***** ENTRIES SHOWN

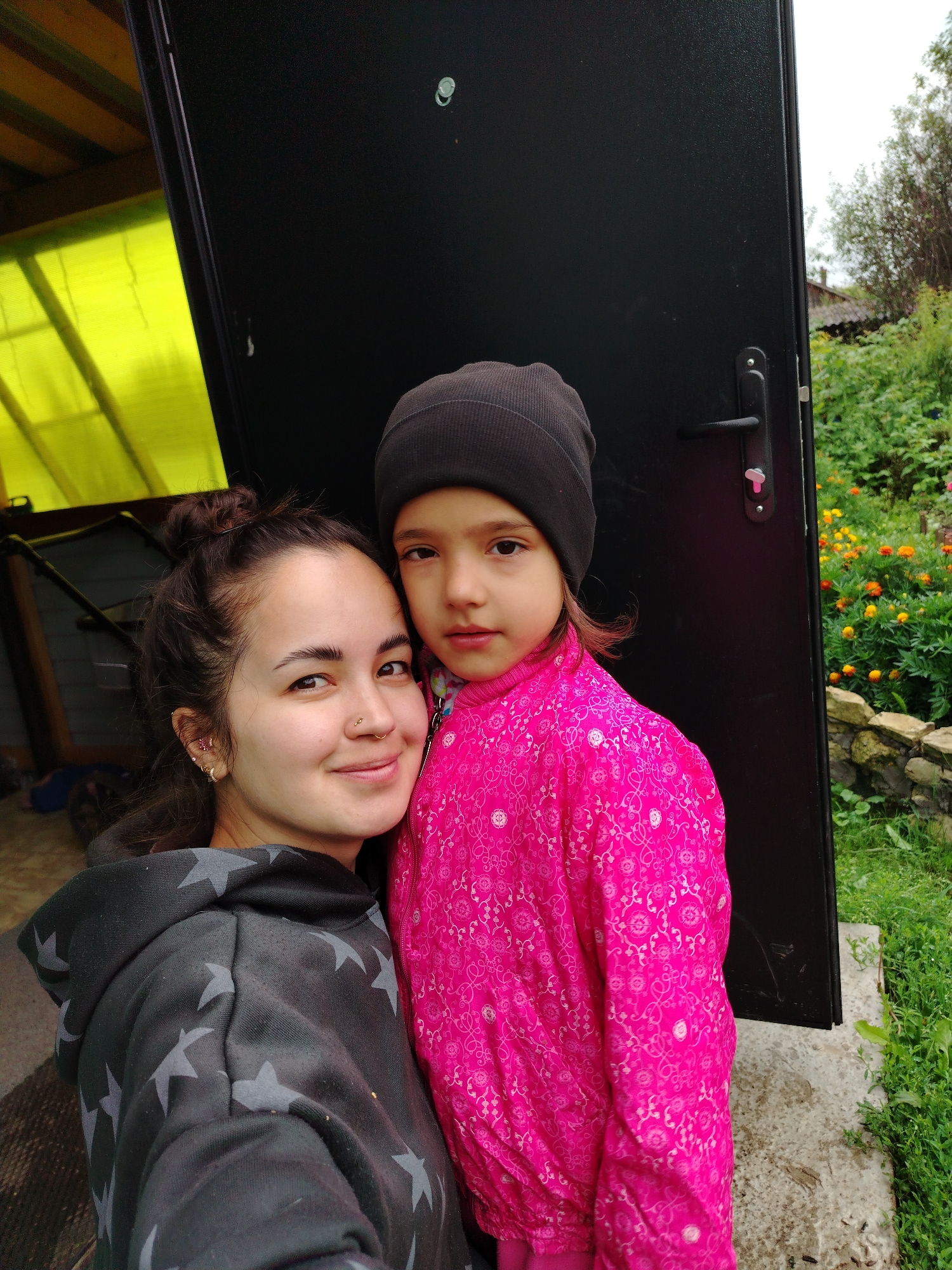 In Гожан, Russia, two people are pictured standing outdoors, partially framed by a large, black door. The person on the left, likely an adult, is wearing a dark grey hooded sweatshirt with a pattern of light grey stars. Their hair is pulled up into a bun, and they are smiling, looking at the camera. They have earrings and a nose ring. To their right, a young person, likely a child, is wearing a bright pink jacket with a patterned design and a dark grey beanie. The child is looking forward, with a neutral expression. Behind them, the black door is slightly ajar, revealing a glimpse of a yellow structure on the left and a garden with flowers and greenery on the right. The ground appears to be a mix of concrete and dirt.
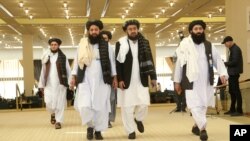 Delegasi Taliban Afghanistan saat bersiap menandatangani kesepakatan antara Taliban dan Amerika Serikat di Doha, Qatar, 29 Februari 2020.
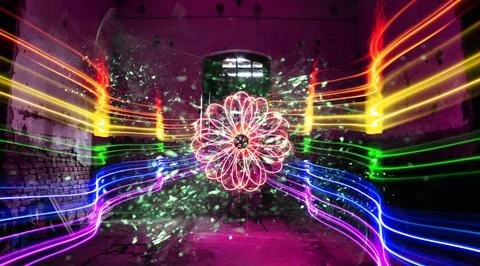 Symmetrical flower-like pattern of pink and red light trails with multicolo.. 스톡 사진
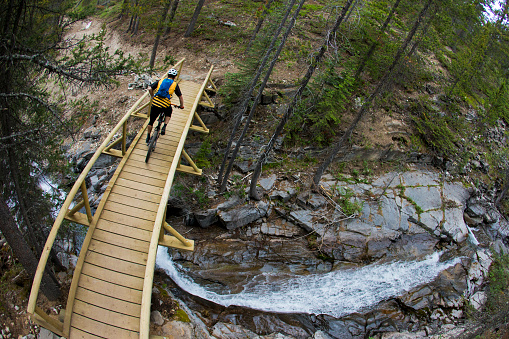 A male cyclist crosses a bridge over a stream during a mountain bike ride on the High Rockies Trail in Alberta, Canada. The High Rockies Trail is part of The Great Trail or the Trans Canada Trail which spans the width of Canada. He is riding a modern enduro-style mountain bike, wears a helmet and carries a hydration backpack.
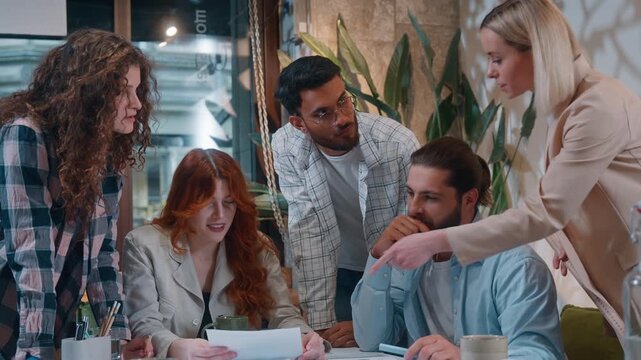 Casual informal business team five creative coworkers discussing papers documents in office startup project result paperwork talking together multiracial colleagues discuss work meeting collaboration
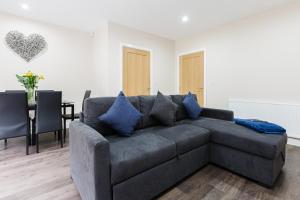 un soggiorno con divano grigio e tavolo di Norris - Parking Wi-Fi Contractors a Preston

**********

WORK REQUEST:
Because pictures are not wanted, give every entry above again exactly without them.

SOLVED EXERCISE:
 In Гожан, Russia, two people are pictured standing outdoors, partially framed by a large, black door. The person on the left, likely an adult, is wearing a dark grey hooded sweatshirt with a pattern of light grey stars. Their hair is pulled up into a bun, and they are smiling, looking at the camera. They have earrings and a nose ring. To their right, a young person, likely a child, is wearing a bright pink jacket with a patterned design and a dark grey beanie. The child is looking forward, with a neutral expression. Behind them, the black door is slightly ajar, revealing a glimpse of a yellow structure on the left and a garden with flowers and greenery on the right. The ground appears to be a mix of concrete and dirt.
 Delegasi Taliban Afghanistan saat bersiap menandatangani kesepakatan antara Taliban dan Amerika Serikat di Doha, Qatar, 29 Februari 2020.
 Symmetrical flower-like pattern of pink and red light trails with multicolo.. 스톡 사진
 A male cyclist crosses a bridge over a stream during a mountain bike ride on the High Rockies Trail in Alberta, Canada. The High Rockies Trail is part of The Great Trail or the Trans Canada Trail which spans the width of Canada. He is riding a modern enduro-style mountain bike, wears a helmet and carries a hydration backpack.
 Casual informal business team five creative coworkers discussing papers documents in office startup project result paperwork talking together multiracial colleagues discuss work meeting collaboration
 un soggiorno con divano grigio e tavolo di Norris - Parking Wi-Fi Contractors a Preston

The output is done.